Blogging still makes me nervous.

Helena said...

We read A Farewell to Arms for book club just a couple of months ago. The girl who picked it is actually Korean, and picked Catherine for her English name. She said it was inspired by Catherine from Wuthering Heights, but I couldn't help noticing this Catherine has the same name. I mentioned to her that I wouldn't really recommend either one of them as a role model.

I'm no Picasso said...

Sonia: Read A Moveable Feast, if you really want to go for the longer stuff. Also, the short stories are really quite beautiful. Occasionally you hit on one that's like.... what did I just read? But when it hits you, it really hits you.
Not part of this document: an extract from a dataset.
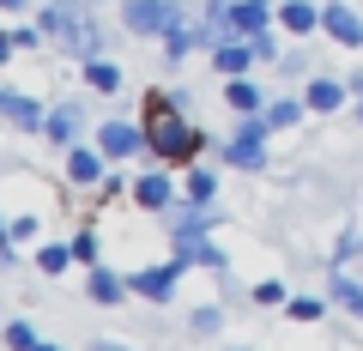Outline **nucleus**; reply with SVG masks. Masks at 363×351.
Segmentation results:
<instances>
[{"label": "nucleus", "mask_w": 363, "mask_h": 351, "mask_svg": "<svg viewBox=\"0 0 363 351\" xmlns=\"http://www.w3.org/2000/svg\"><path fill=\"white\" fill-rule=\"evenodd\" d=\"M121 25H128V30H176L182 13H176V0H128Z\"/></svg>", "instance_id": "f257e3e1"}, {"label": "nucleus", "mask_w": 363, "mask_h": 351, "mask_svg": "<svg viewBox=\"0 0 363 351\" xmlns=\"http://www.w3.org/2000/svg\"><path fill=\"white\" fill-rule=\"evenodd\" d=\"M145 145H157L164 157H188V152L200 145V133H194V128H182L176 116H164V109H157V121H152V133H145Z\"/></svg>", "instance_id": "f03ea898"}, {"label": "nucleus", "mask_w": 363, "mask_h": 351, "mask_svg": "<svg viewBox=\"0 0 363 351\" xmlns=\"http://www.w3.org/2000/svg\"><path fill=\"white\" fill-rule=\"evenodd\" d=\"M321 30H327L333 43H345V49H363V18L351 13V6H339V0L321 13Z\"/></svg>", "instance_id": "7ed1b4c3"}, {"label": "nucleus", "mask_w": 363, "mask_h": 351, "mask_svg": "<svg viewBox=\"0 0 363 351\" xmlns=\"http://www.w3.org/2000/svg\"><path fill=\"white\" fill-rule=\"evenodd\" d=\"M260 133H267V121H248V128L236 133L230 145H224V157H230V164H242V169H260V164H267V152H260Z\"/></svg>", "instance_id": "20e7f679"}, {"label": "nucleus", "mask_w": 363, "mask_h": 351, "mask_svg": "<svg viewBox=\"0 0 363 351\" xmlns=\"http://www.w3.org/2000/svg\"><path fill=\"white\" fill-rule=\"evenodd\" d=\"M97 140H104V152H109V157H133V152L145 145V133L133 128V121H109V128L97 133Z\"/></svg>", "instance_id": "39448f33"}, {"label": "nucleus", "mask_w": 363, "mask_h": 351, "mask_svg": "<svg viewBox=\"0 0 363 351\" xmlns=\"http://www.w3.org/2000/svg\"><path fill=\"white\" fill-rule=\"evenodd\" d=\"M0 116H6V121H18V128H37V121H43V109L30 104V97H18V91H0Z\"/></svg>", "instance_id": "423d86ee"}, {"label": "nucleus", "mask_w": 363, "mask_h": 351, "mask_svg": "<svg viewBox=\"0 0 363 351\" xmlns=\"http://www.w3.org/2000/svg\"><path fill=\"white\" fill-rule=\"evenodd\" d=\"M279 25H285V30H315L321 13H315L309 0H285V6H279Z\"/></svg>", "instance_id": "0eeeda50"}, {"label": "nucleus", "mask_w": 363, "mask_h": 351, "mask_svg": "<svg viewBox=\"0 0 363 351\" xmlns=\"http://www.w3.org/2000/svg\"><path fill=\"white\" fill-rule=\"evenodd\" d=\"M133 285H140V291H145V297H152V303H164L169 291H176V267H152V273H140V279H133Z\"/></svg>", "instance_id": "6e6552de"}, {"label": "nucleus", "mask_w": 363, "mask_h": 351, "mask_svg": "<svg viewBox=\"0 0 363 351\" xmlns=\"http://www.w3.org/2000/svg\"><path fill=\"white\" fill-rule=\"evenodd\" d=\"M73 25H79V6H73V0H55L49 13H43V30H55V37H73Z\"/></svg>", "instance_id": "1a4fd4ad"}, {"label": "nucleus", "mask_w": 363, "mask_h": 351, "mask_svg": "<svg viewBox=\"0 0 363 351\" xmlns=\"http://www.w3.org/2000/svg\"><path fill=\"white\" fill-rule=\"evenodd\" d=\"M248 55H255V43H248V49H242V43H212V61H218V73H242Z\"/></svg>", "instance_id": "9d476101"}, {"label": "nucleus", "mask_w": 363, "mask_h": 351, "mask_svg": "<svg viewBox=\"0 0 363 351\" xmlns=\"http://www.w3.org/2000/svg\"><path fill=\"white\" fill-rule=\"evenodd\" d=\"M43 128H49V140H73V128H79V109L67 104V109H55L49 121H43Z\"/></svg>", "instance_id": "9b49d317"}, {"label": "nucleus", "mask_w": 363, "mask_h": 351, "mask_svg": "<svg viewBox=\"0 0 363 351\" xmlns=\"http://www.w3.org/2000/svg\"><path fill=\"white\" fill-rule=\"evenodd\" d=\"M339 97H345V91H339L333 79H315V85H309V109H339Z\"/></svg>", "instance_id": "f8f14e48"}, {"label": "nucleus", "mask_w": 363, "mask_h": 351, "mask_svg": "<svg viewBox=\"0 0 363 351\" xmlns=\"http://www.w3.org/2000/svg\"><path fill=\"white\" fill-rule=\"evenodd\" d=\"M140 206H169V176H145L140 182Z\"/></svg>", "instance_id": "ddd939ff"}, {"label": "nucleus", "mask_w": 363, "mask_h": 351, "mask_svg": "<svg viewBox=\"0 0 363 351\" xmlns=\"http://www.w3.org/2000/svg\"><path fill=\"white\" fill-rule=\"evenodd\" d=\"M333 291H339V303H345L351 315H363V285H357L351 273H339V279H333Z\"/></svg>", "instance_id": "4468645a"}, {"label": "nucleus", "mask_w": 363, "mask_h": 351, "mask_svg": "<svg viewBox=\"0 0 363 351\" xmlns=\"http://www.w3.org/2000/svg\"><path fill=\"white\" fill-rule=\"evenodd\" d=\"M200 230H206V212H194V206H188V212H176V236H182L188 248H194V236H200Z\"/></svg>", "instance_id": "2eb2a0df"}, {"label": "nucleus", "mask_w": 363, "mask_h": 351, "mask_svg": "<svg viewBox=\"0 0 363 351\" xmlns=\"http://www.w3.org/2000/svg\"><path fill=\"white\" fill-rule=\"evenodd\" d=\"M85 79L97 85V91H116V85H121V73H116L109 61H91V67H85Z\"/></svg>", "instance_id": "dca6fc26"}, {"label": "nucleus", "mask_w": 363, "mask_h": 351, "mask_svg": "<svg viewBox=\"0 0 363 351\" xmlns=\"http://www.w3.org/2000/svg\"><path fill=\"white\" fill-rule=\"evenodd\" d=\"M67 176H73V182H97V152H73Z\"/></svg>", "instance_id": "f3484780"}, {"label": "nucleus", "mask_w": 363, "mask_h": 351, "mask_svg": "<svg viewBox=\"0 0 363 351\" xmlns=\"http://www.w3.org/2000/svg\"><path fill=\"white\" fill-rule=\"evenodd\" d=\"M91 297H97V303H116L121 297V279L116 273H91Z\"/></svg>", "instance_id": "a211bd4d"}, {"label": "nucleus", "mask_w": 363, "mask_h": 351, "mask_svg": "<svg viewBox=\"0 0 363 351\" xmlns=\"http://www.w3.org/2000/svg\"><path fill=\"white\" fill-rule=\"evenodd\" d=\"M6 345H18V351H37V333H30V321H13V327H6Z\"/></svg>", "instance_id": "6ab92c4d"}, {"label": "nucleus", "mask_w": 363, "mask_h": 351, "mask_svg": "<svg viewBox=\"0 0 363 351\" xmlns=\"http://www.w3.org/2000/svg\"><path fill=\"white\" fill-rule=\"evenodd\" d=\"M291 321H321V303L315 297H291Z\"/></svg>", "instance_id": "aec40b11"}, {"label": "nucleus", "mask_w": 363, "mask_h": 351, "mask_svg": "<svg viewBox=\"0 0 363 351\" xmlns=\"http://www.w3.org/2000/svg\"><path fill=\"white\" fill-rule=\"evenodd\" d=\"M230 104H236V109H255V104H260V91L248 85V79H236V85H230Z\"/></svg>", "instance_id": "412c9836"}, {"label": "nucleus", "mask_w": 363, "mask_h": 351, "mask_svg": "<svg viewBox=\"0 0 363 351\" xmlns=\"http://www.w3.org/2000/svg\"><path fill=\"white\" fill-rule=\"evenodd\" d=\"M67 260H73V248H43V273H67Z\"/></svg>", "instance_id": "4be33fe9"}, {"label": "nucleus", "mask_w": 363, "mask_h": 351, "mask_svg": "<svg viewBox=\"0 0 363 351\" xmlns=\"http://www.w3.org/2000/svg\"><path fill=\"white\" fill-rule=\"evenodd\" d=\"M267 121H272V128H291V121H297V104H272Z\"/></svg>", "instance_id": "5701e85b"}, {"label": "nucleus", "mask_w": 363, "mask_h": 351, "mask_svg": "<svg viewBox=\"0 0 363 351\" xmlns=\"http://www.w3.org/2000/svg\"><path fill=\"white\" fill-rule=\"evenodd\" d=\"M188 327H194V333H218V309H200Z\"/></svg>", "instance_id": "b1692460"}, {"label": "nucleus", "mask_w": 363, "mask_h": 351, "mask_svg": "<svg viewBox=\"0 0 363 351\" xmlns=\"http://www.w3.org/2000/svg\"><path fill=\"white\" fill-rule=\"evenodd\" d=\"M188 194H194V200H212V176H200V169H194V182H188Z\"/></svg>", "instance_id": "393cba45"}, {"label": "nucleus", "mask_w": 363, "mask_h": 351, "mask_svg": "<svg viewBox=\"0 0 363 351\" xmlns=\"http://www.w3.org/2000/svg\"><path fill=\"white\" fill-rule=\"evenodd\" d=\"M13 49H18V43H13V37H6V30H0V61H6V55H13Z\"/></svg>", "instance_id": "a878e982"}, {"label": "nucleus", "mask_w": 363, "mask_h": 351, "mask_svg": "<svg viewBox=\"0 0 363 351\" xmlns=\"http://www.w3.org/2000/svg\"><path fill=\"white\" fill-rule=\"evenodd\" d=\"M0 6H25V0H0Z\"/></svg>", "instance_id": "bb28decb"}, {"label": "nucleus", "mask_w": 363, "mask_h": 351, "mask_svg": "<svg viewBox=\"0 0 363 351\" xmlns=\"http://www.w3.org/2000/svg\"><path fill=\"white\" fill-rule=\"evenodd\" d=\"M97 351H121V345H97Z\"/></svg>", "instance_id": "cd10ccee"}, {"label": "nucleus", "mask_w": 363, "mask_h": 351, "mask_svg": "<svg viewBox=\"0 0 363 351\" xmlns=\"http://www.w3.org/2000/svg\"><path fill=\"white\" fill-rule=\"evenodd\" d=\"M37 351H55V345H37Z\"/></svg>", "instance_id": "c85d7f7f"}, {"label": "nucleus", "mask_w": 363, "mask_h": 351, "mask_svg": "<svg viewBox=\"0 0 363 351\" xmlns=\"http://www.w3.org/2000/svg\"><path fill=\"white\" fill-rule=\"evenodd\" d=\"M267 6H272V0H267Z\"/></svg>", "instance_id": "c756f323"}]
</instances>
Helena: I'm really glad to hear I'm not the only one who thinks that way. I get kicked around in a lot of literary conversations because I usually have some pretty serious problems with the female characters a lot of pop media likes to hold up as feminist examples. People somehow tend to turn the conversation into, "How can you criticize women that way!" When really it's about criticizing authors who create female characters who behave that way, because of their preconceived notions about what a female character has to be.

Turner said...

Different experiences with blogging about my company. First time, I was in Japan and they didn't renew my contract because of it (even with some positive things on the blog).

Mally said...

I'm a fan of historical fiction and I find that in most of the books from that time period there are only three types of female characters. Virtuous, villainous, frivolous. Even female authors seemed to mainly stick with those characterization of women. While Jane Austen's characters don't manage to escape those characterizations, I find them more entertaining than the other "virtuous" characters of that time. I've also observed the same three female characterization still exist in modern tv shows geared toward young women.

Gomushin Girl said...

The mistake is that people want to represent Jane and her creations as modern feminists, and radical in a way that they really weren't. I mean, I love her writing - I find it funny and witty and filled with three-dimensional women. It's not something you find in a lot of the contemporary literature. But Austen didn't really challenge the social and gender structure of the time. She lived within it and I think did a fantastic job of illuminating how it worked and even sometimes how it oppressed women, but some people want to pretend like she was out burning corsets and raging against the status quo instead of quietly living at home as a nice spinster of moderate means.
That said, I love Austen. Persuasion fills me with joy, and Emma is like unleashing unicorns, rainbows and sprinkles on my day.

I'm no Picasso said...

Gomushin Girl: Precisely. Precisely, precisely. I think a lot of people just get confused about Austen in general to begin with, because for some reason in their minds, old timey woman writer = feminist. But, let's face it -- she was pretty big on the "good, plain girls who keep the moral high ground and don't get too loud about it will get the man eventually" storyline. Which a lot of people still don't have a problem with on up to Hollywood blockbusters produced even today. Something about conventionally unattractive women not ending up unmarried is supposed to be the supreme height of empowerment, I guess. Not saying it's not good stuff sometimes. Just saying, it doesn't really take me to the top of the mountain the way it seems to some women.